• [WORK TO COMPLETE] Copy out the listing below, replacing each "observer" with "onlooker" and leaving everything else the same.

# START OF TASK MATERIAL

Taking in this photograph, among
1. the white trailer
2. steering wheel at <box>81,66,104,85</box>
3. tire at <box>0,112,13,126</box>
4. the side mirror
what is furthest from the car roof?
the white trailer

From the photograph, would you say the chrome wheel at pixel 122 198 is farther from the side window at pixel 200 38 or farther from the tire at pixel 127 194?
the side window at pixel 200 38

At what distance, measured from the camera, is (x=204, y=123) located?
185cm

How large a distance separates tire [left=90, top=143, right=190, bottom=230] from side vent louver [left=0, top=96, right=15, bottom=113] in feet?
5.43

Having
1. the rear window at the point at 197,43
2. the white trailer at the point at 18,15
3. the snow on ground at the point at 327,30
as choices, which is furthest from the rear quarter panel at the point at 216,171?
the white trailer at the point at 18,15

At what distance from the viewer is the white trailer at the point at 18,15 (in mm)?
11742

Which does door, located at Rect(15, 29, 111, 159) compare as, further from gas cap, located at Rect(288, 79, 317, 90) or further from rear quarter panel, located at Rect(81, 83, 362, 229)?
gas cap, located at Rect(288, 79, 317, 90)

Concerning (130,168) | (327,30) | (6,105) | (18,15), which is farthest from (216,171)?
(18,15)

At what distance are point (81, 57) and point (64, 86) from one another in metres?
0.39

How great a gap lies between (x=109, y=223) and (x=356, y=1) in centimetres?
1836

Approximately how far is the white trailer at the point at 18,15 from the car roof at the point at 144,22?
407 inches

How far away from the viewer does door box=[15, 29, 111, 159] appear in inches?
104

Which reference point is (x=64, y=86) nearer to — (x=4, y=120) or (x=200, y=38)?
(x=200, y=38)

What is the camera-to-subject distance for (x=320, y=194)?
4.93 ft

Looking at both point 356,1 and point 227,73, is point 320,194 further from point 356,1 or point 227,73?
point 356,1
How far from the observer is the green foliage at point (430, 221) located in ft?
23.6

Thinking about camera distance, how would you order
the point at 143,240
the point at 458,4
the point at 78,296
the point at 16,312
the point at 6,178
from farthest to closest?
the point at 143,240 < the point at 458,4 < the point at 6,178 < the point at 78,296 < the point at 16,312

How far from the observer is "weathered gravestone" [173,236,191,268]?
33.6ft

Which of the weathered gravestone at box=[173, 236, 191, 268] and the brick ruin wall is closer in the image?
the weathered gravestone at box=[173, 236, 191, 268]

# END OF TASK MATERIAL

• [WRITTEN ANSWER]
Taking in this photograph, among
1. the white trailer
2. steering wheel at <box>81,66,104,85</box>
3. tire at <box>0,112,13,126</box>
4. the side mirror
what is furthest from the car roof?
the white trailer

From the photograph, would you say the chrome wheel at pixel 122 198 is farther from the side window at pixel 200 38 or farther from the tire at pixel 127 194?
the side window at pixel 200 38

At what distance, measured from the camera, is (x=204, y=123) located?
185cm

How large a distance separates tire [left=90, top=143, right=190, bottom=230] from side vent louver [left=0, top=96, right=15, bottom=113] in feet?
5.43

Having
1. the rear window at the point at 197,43
2. the white trailer at the point at 18,15
3. the snow on ground at the point at 327,30
as choices, which is furthest from the rear quarter panel at the point at 216,171?
the white trailer at the point at 18,15

At what distance from the viewer is the white trailer at the point at 18,15 (in mm)?
11742

Which does door, located at Rect(15, 29, 111, 159) compare as, further from gas cap, located at Rect(288, 79, 317, 90) or further from rear quarter panel, located at Rect(81, 83, 362, 229)?
gas cap, located at Rect(288, 79, 317, 90)

Concerning (130,168) | (327,30) | (6,105) | (18,15), which is farthest from (216,171)?
(18,15)

At what distance are point (81, 57) and point (64, 86) from one another in metres?
0.39

How great a gap lies between (x=109, y=223) and (x=356, y=1) in centimetres?
1836

Approximately how far is the white trailer at the point at 18,15 from the car roof at the point at 144,22?
407 inches

How far away from the viewer does door box=[15, 29, 111, 159] appear in inches?
104

Which reference point is (x=64, y=86) nearer to — (x=4, y=120) or (x=200, y=38)?
(x=200, y=38)

What is the camera-to-subject distance for (x=320, y=194)?
4.93 ft

Looking at both point 356,1 and point 227,73, is point 320,194 further from point 356,1 or point 227,73?
point 356,1
How far from the onlooker is the green foliage at point (430, 221) located in ft?
23.6

Thinking about camera distance, how would you order
the point at 143,240
the point at 458,4
the point at 78,296
the point at 16,312
the point at 6,178
from farthest to closest?
the point at 143,240 < the point at 458,4 < the point at 6,178 < the point at 78,296 < the point at 16,312

How far from the onlooker is "weathered gravestone" [173,236,191,268]?
33.6ft

Which of the weathered gravestone at box=[173, 236, 191, 268] and the brick ruin wall is closer in the image?
the weathered gravestone at box=[173, 236, 191, 268]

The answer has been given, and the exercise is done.